Tight Inventory as People Hold New Hampshire Properties

Despite the demand, Peabody and Smith hasn’t sold more houses this year than in 2019, in part because inventory is low, he said. However, more homes are becoming available for sale and Smith believes that by the end of the year both sales and revenue will be up compared to 2019. 

Brustin, however, said that people who have a property in New Hampshire are holding on to it, so that they have a place to go if the pandemic becomes worse and stay-at-home orders take effect again. 

With not a lot on the market, there is a lot of pressure in the pipeline but not a lot to offer buyers. In some cases, houses are selling more quickly. It’s not unusual for home to come on the market on a Thursday, and have five or six offers by Sunday, Smith said. 

“That’s created a real lack of inventory in our market, and so we’re finding that folks who may have otherwise taken vacations to Colorado or planned two or three trips a year somewhere else, I think they’re seeing that’s probably not going to happen for a while,” Brustin said. “So, I think they’ve decided to instead of doing that, they decided to purchase properties in this area.”

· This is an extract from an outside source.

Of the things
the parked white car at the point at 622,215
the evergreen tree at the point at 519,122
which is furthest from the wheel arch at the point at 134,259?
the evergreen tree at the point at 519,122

Frank Roche, owner and principal broker at Roche Realty Group in the Lakes Region is also facing an inventory shortage. He said that people are considering their second homes a safe haven, so are keeping them. In addition, there has not been enough new construction. 

“I think overall sales for next year could be lower unless we can increase the inventory supply,” Roche said. 

Roche said the pandemic alone doesn’t explain increased interest from buyers: low-interest rates and civil unrest in more urban parts of the country are also causing people to look at moving to the Granite State, he said. 

“How could you not fall in love with New Hampshire,” Roche said. “It’s got so much going for it and in an age of severe turmoil, social unrest and uncertainty in this country it’s definitely a slice of heaven in terms of offering something for everyone in a small state, with very low density and tremendous natural resources for everyone to enjoy.”